Requirements - Print every one of the following entries again, keeping each line unchanged.

───── Dataset records

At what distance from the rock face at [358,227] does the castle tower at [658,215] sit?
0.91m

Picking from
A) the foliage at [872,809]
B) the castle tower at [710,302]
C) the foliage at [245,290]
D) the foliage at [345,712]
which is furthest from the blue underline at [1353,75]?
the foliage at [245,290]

──────────

Complete answer -
At what distance from the rock face at [358,227] does the castle tower at [658,215] sit?
0.91m

Picking from
A) the foliage at [872,809]
B) the castle tower at [710,302]
C) the foliage at [245,290]
D) the foliage at [345,712]
which is furthest from the blue underline at [1353,75]?
the foliage at [245,290]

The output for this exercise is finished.